Yangon, May 4 (Reuters): Myanmar’s military government said today it had freed 21 political prisoners, including 12 members of Aung San Suu Kyi’s pro-democracy party, in what it called an effort to move closer to multi-party democracy.

Some 1,100 to 1,200 political prisoners languish in Myanmar’s colonial era gaols, according to UN rights envoy Paulo Sergio Pinheiro, who abruptly cut short a visit late in March after discovering a bugging device while interviewing a prisoner.

Pinheiro called the incident “a great embarrassment” for Myanmar’s ruling generals, and urged them to free all political prisoners to help restore the trust of the UN.

“The government of Myanmar commuted the sentences and released 18 prisoners today and three last week,” government spokesman Hla Min said, adding health and humanitarian concerns influenced the decision.

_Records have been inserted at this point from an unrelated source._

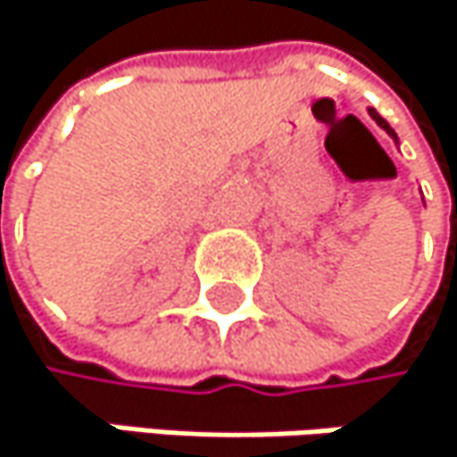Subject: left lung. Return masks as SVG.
<instances>
[{
    "label": "left lung",
    "instance_id": "obj_1",
    "mask_svg": "<svg viewBox=\"0 0 457 457\" xmlns=\"http://www.w3.org/2000/svg\"><path fill=\"white\" fill-rule=\"evenodd\" d=\"M369 116H371V119H374V121H377V124H379V127H382V129H385V132H387V135L393 137V140H398V135L393 132V127H390V124H387V121H385V119H382V116H379V113L374 111V108H369Z\"/></svg>",
    "mask_w": 457,
    "mask_h": 457
}]
</instances>
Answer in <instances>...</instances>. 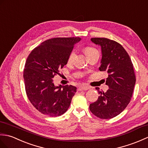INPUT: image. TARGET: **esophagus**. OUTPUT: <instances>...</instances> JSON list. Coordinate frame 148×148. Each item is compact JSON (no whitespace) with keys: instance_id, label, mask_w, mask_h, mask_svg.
<instances>
[{"instance_id":"obj_1","label":"esophagus","mask_w":148,"mask_h":148,"mask_svg":"<svg viewBox=\"0 0 148 148\" xmlns=\"http://www.w3.org/2000/svg\"><path fill=\"white\" fill-rule=\"evenodd\" d=\"M89 88V87L87 86V85H80V86L78 87V90H87Z\"/></svg>"}]
</instances>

“The releases are the latest in a series of efforts by the government to move Myanmar to multi-party democracy and national conciliation.”

Myanmar’s military, accused by some Western nations and human rights groups of torture and using forced labour and systematic rape as weapons against ethnic minorities, has freed hundreds of political prisoners since late 2000.

That year it started “national reconciliation talks” brokered by the UN with Suu Kyi’s National League for Democracy (NLD).

The junta freed Suu Kyi from house arrest last May, raising hopes it would enter into talks on a democratic transition with the NLD, which won 1990 elections by a landslide but has never been allowed to rule.

But Suu Kyi has become increasingly frustrated that her calls for talks are falling on deaf ears. Last month she said of the junta: “They don’t want change, but change is inevitable”.